Inequality. It’s
a loaded word, isn’t it? Some people will argue that it is always
the fault of the people who are at the bottom of the heap, that they
simply are not working hard enough, that if they just weren’t lazy,
they could achieve the same success that the people at the top are
achieving. In making these arguments, the idea that certain groups
are inherently lazier and others are inherently harder workers is
perpetuated- how else could the theory of hard work overcoming all
explain the stories of who makes it and who doesn’t? How else could
they explain the fact that success is largely the domain of the white
straight men without disabilities? So they state that inequality is
an acceptable cost of the trickle-down economy (which doesn’t
actually work, since simply handing rich people more money doesn’t
change the margins where they make their hiring decisions) and that
if the poor just worked hard enough, they wouldn’t be poor.
Others will note
that there is insufficient education for many who are at a
disadvantage, that social mobility is not nearly as extant as the
hard work advocates claim, and that there are huge amounts of
disinformation on the subject wherever one looks. As Americans, we
generally hold that the proper distribution is more equal than what
we think it is, but what we think it is turns out to be yet closer to
equal than reality.
For people who are
at a disadvantage, we see that discrimination often is part of what’s
going on, and we see stories that show hard work to be insufficient.

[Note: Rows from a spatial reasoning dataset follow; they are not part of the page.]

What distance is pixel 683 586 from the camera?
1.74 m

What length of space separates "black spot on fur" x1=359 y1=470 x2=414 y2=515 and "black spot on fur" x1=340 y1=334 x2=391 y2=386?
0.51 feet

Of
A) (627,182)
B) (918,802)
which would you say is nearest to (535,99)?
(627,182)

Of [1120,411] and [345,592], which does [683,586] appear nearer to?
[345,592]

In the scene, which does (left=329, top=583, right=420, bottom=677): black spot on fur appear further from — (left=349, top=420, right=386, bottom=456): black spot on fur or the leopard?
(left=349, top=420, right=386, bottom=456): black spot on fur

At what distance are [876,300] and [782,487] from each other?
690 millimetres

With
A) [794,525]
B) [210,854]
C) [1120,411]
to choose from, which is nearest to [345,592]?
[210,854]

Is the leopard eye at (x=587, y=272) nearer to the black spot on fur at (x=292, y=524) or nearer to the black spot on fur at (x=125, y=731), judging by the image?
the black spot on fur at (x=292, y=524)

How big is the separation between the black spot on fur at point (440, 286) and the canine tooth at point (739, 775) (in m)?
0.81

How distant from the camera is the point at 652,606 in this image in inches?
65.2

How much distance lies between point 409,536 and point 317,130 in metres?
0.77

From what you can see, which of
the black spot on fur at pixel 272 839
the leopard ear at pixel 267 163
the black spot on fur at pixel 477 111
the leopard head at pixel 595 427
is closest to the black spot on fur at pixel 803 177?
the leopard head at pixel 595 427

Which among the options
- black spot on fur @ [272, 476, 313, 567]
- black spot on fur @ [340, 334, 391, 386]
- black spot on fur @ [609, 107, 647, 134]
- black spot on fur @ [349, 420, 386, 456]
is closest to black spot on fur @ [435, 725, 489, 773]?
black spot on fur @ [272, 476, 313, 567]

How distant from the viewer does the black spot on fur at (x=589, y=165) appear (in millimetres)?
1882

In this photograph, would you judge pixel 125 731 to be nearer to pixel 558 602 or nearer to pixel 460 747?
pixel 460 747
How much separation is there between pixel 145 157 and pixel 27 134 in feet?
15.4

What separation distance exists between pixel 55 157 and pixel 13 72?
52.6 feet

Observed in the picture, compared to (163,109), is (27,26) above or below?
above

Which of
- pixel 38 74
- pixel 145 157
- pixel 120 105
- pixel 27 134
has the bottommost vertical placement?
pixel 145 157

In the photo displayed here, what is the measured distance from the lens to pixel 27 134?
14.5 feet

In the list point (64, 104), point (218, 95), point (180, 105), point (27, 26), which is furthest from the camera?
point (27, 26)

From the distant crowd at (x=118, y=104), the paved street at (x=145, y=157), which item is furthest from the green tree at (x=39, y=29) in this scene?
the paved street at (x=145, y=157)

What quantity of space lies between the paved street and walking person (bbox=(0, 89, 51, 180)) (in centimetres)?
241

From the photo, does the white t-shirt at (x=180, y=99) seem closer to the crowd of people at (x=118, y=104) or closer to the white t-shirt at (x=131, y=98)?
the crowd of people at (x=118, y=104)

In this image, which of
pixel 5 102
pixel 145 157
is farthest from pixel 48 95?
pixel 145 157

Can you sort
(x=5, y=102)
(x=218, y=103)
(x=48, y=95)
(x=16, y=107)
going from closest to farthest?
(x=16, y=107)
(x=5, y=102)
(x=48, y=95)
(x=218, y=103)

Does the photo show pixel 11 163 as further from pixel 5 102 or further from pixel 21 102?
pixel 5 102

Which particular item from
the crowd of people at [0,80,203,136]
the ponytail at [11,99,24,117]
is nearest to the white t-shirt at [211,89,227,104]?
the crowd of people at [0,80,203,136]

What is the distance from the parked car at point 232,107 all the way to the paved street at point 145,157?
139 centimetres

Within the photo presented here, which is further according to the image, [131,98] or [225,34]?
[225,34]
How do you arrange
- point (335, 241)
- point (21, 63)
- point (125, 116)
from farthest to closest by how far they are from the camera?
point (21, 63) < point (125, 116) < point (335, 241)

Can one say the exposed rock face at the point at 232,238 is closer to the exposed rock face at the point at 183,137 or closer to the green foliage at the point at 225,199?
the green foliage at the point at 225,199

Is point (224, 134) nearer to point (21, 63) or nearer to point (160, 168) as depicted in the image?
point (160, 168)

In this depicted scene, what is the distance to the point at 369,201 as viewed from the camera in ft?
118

We hear about the single mother working multiple full time jobs who
still needs food stamps (or the alternately named equivalent, as many
states changed the name to avoid the stigma associated with food
stamps.) Occasionally, we hear about lower pay for people of color or
firings upon hearing that a person is not straight.
What we hear less
about is people with disabilities. Send the same twelve men to repair
shops to get the same thirty-six repair shops. Half use wheelchairs;
half don’t. The result? Wheelchair users were charged approximately
thirty percent more, and a follow up suggested that it was because
shop owners expect wheelchair users to do less shopping around
because of their mobility impairments. Every car repair costing 30%
more than it should adds up over the course of a lifetime. Add in the
fact that proving discrimination in the workforce is nearly
impossible, and we find that people with disabilities have a tougher
time than most staying out of poverty, even working just as hard.
The numbers show
that women, people of color, the elderly, and people with
disabilities are over-represented in the “people living in poverty”
demographic and under-represented in the “highly successful”
demographic, and part of the inequality seems to come from access:
getting charged more, getting offered fewer jobs, getting offered
lower-paying jobs, not being able to afford the suits that would
force employers and the world to stop taking advantage of populations
they (correctly) assume to have trouble fighting back. Poor people
stay poor because they are vulnerable to being hit again once they
are down, not because they are less willing to work hard.